- 2024 Ayta al-Shaab clashes: Part of the 2024 Israeli invasion of Lebanon
| Date | October 2024 |
| Location | Ayta ash Shab, Lebanon |

Belligerents
- Israel: Hezbollah

Units involved
- Israel Defense Forces Israeli Ground Forces 98th Division; 91st Division; ; Israeli Air Force; ;: Hezbollah military Redwan Force; ;

Casualties and losses
- Unknown 1+ tanks destroyed: 20+ fighters killed (IDF claim)

= 2024 Ayta al-Shaab clashes =

Battle during the Israeli invasion of Lebanon

A military engagement began on 1 October 2024 in the village of Ayta al-Shaab between Israel and Hezbollah, amid the 2024 Israeli invasion of Lebanon.

==Background==
On 1 October 2024, Israel began an invasion of Lebanon as part of the Israel–Hezbollah conflict, results of the spillover of the Gaza war. It began after Hezbollah faced a series of setbacks in September 2024 that degraded its capabilities and eliminated most of its leadership; beginning with the pager explosions, followed by an Israeli aerial bombing campaign targeting Hezbollah throughout Lebanon, killing over 800 and injuring at least 5,000 in a week, and culminating in the 27 September assassination of Hezbollah leader Hassan Nasrallah.

The IDF said that since the onset of the Israel–Hezbollah conflict in October 2023 and leading up to the October 2024 ground operation, it had destroyed 103 "terror targets" in Ayta al-Shaab, including 51 tunnel shafts and nine rocket launchers, with tunnels reaching approximately 25 meters deep.

==Battle==
The battle started in the Nurit between Ayta al-Shaab and the border between Lebanon and Israel. On October 1, under heavy air support by the Israeli Air Force, the 98th Division penetrated into the Nurit area. Soon the IDF troops entered the village and systematically began destroying Hezbollah's above ground and underground infrastructure including a large scale tunnel including an underground weapons warehouse, a command room, and residential quarters. The troops launched house to house search operations uncovering an underground barracks and a training grounds which were subsequently destroyed.

The troops from the 91st Division were also deployed to the village and around 20 militants were killed in the battle.

On 8 October, the village was reported to have been under Israeli control as the IDF began its second phase of operations in southern Lebanon.

On 12 October, the village residents were forced to evacuate following the extensive bombardment of the village by UAVs and aircraft.

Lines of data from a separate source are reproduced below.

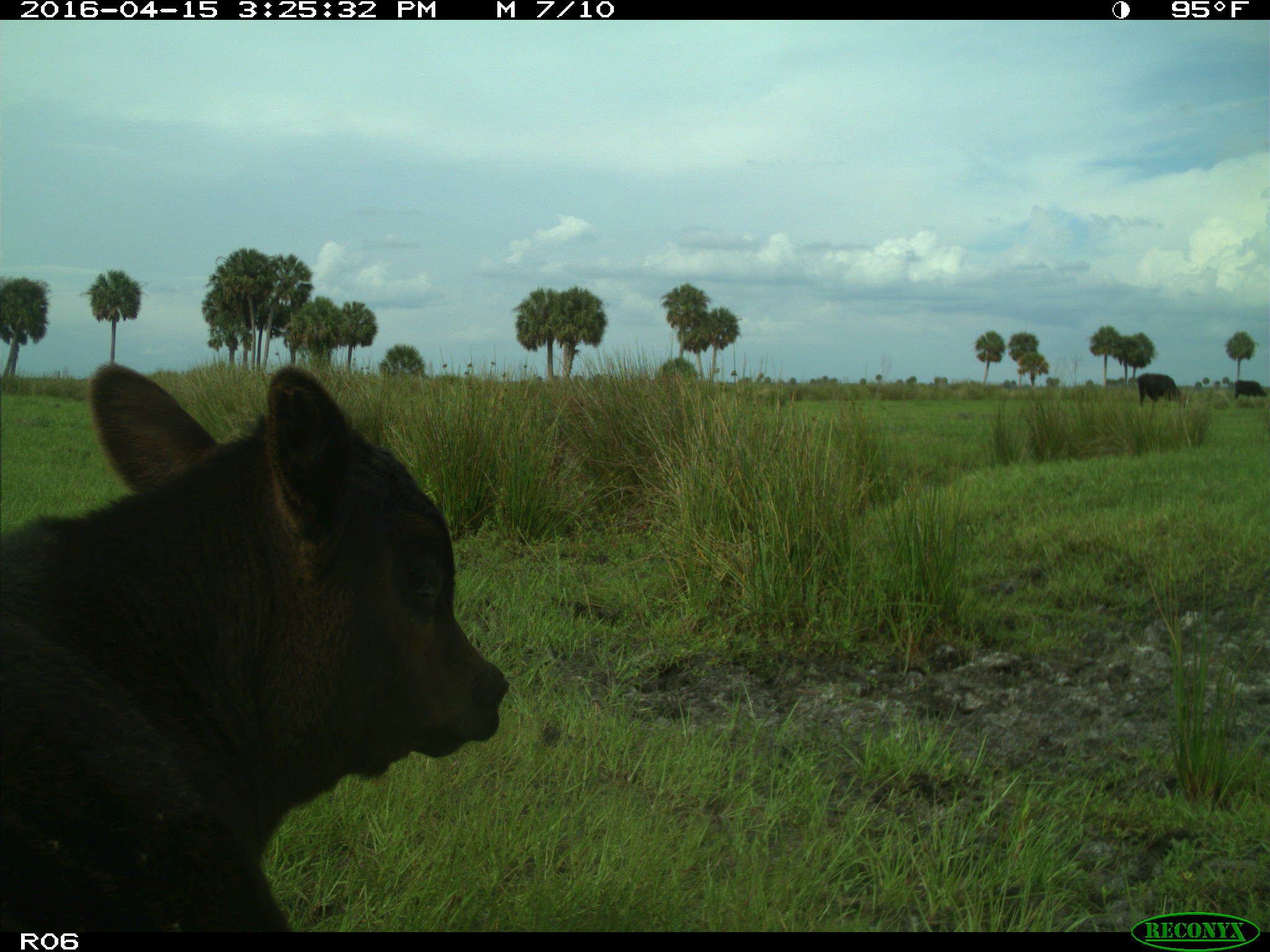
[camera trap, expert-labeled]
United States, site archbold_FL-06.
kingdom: Animalia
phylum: Chordata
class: Mammalia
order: Artiodactyla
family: Bovidae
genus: Bos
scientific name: Bos taurus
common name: domestic cow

On October 14, Hezbollah claimed that its fighters killed or injured Israeli soldiers by targeting an armoured personnel carrier using a guided missile in Ayta al-Shaab. It also said that it engaged in fighting with Israeli soldiers in the village.

On 21 October, several IDF tanks entered Ayta al-Shaab, intensifying combat in the region. IDF soldiers blew up several buildings in the village.

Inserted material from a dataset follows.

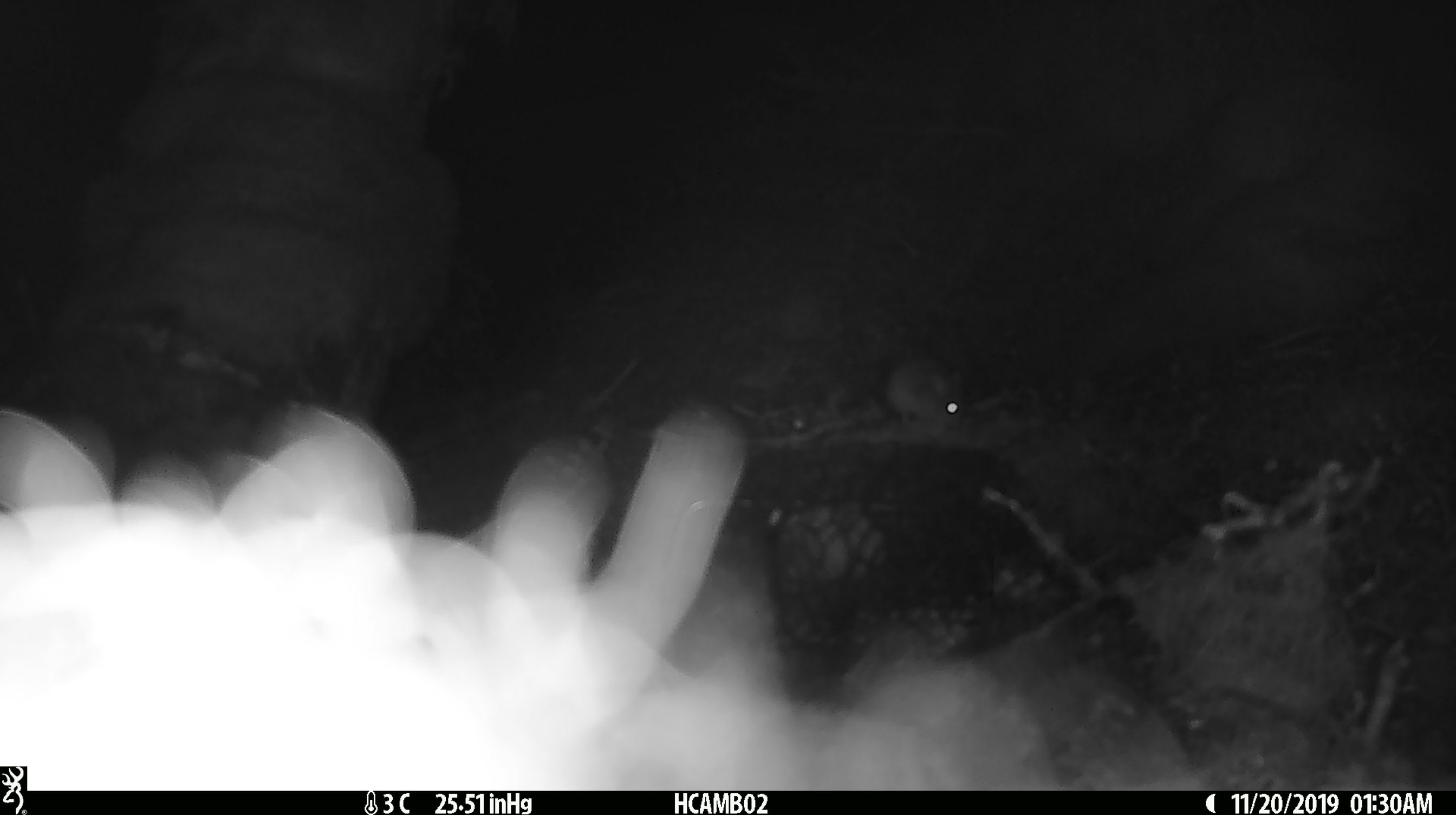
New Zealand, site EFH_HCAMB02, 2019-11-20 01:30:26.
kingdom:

On 24 October, Hezbollah reported that its fighters were engaged in ongoing "intense" clashes against IDF vehicles in the village. On the same day, Hezbollah said that it destroyed an Israeli tank with a guided missile, killing and wounding the soldiers inside.

== Aftermath ==
In February of 2025, Israeli forces withdrew from Ayta al-Shaab in February of 2025 following the expiration of the extended deadline of the Israel–Lebanon ceasefire agreement that came into effect on 27 November 2024. The Lebanese Army deployed to the village shortly after. Lebanese residents returned to their homes, finding them largely destroyed by Israeli forces.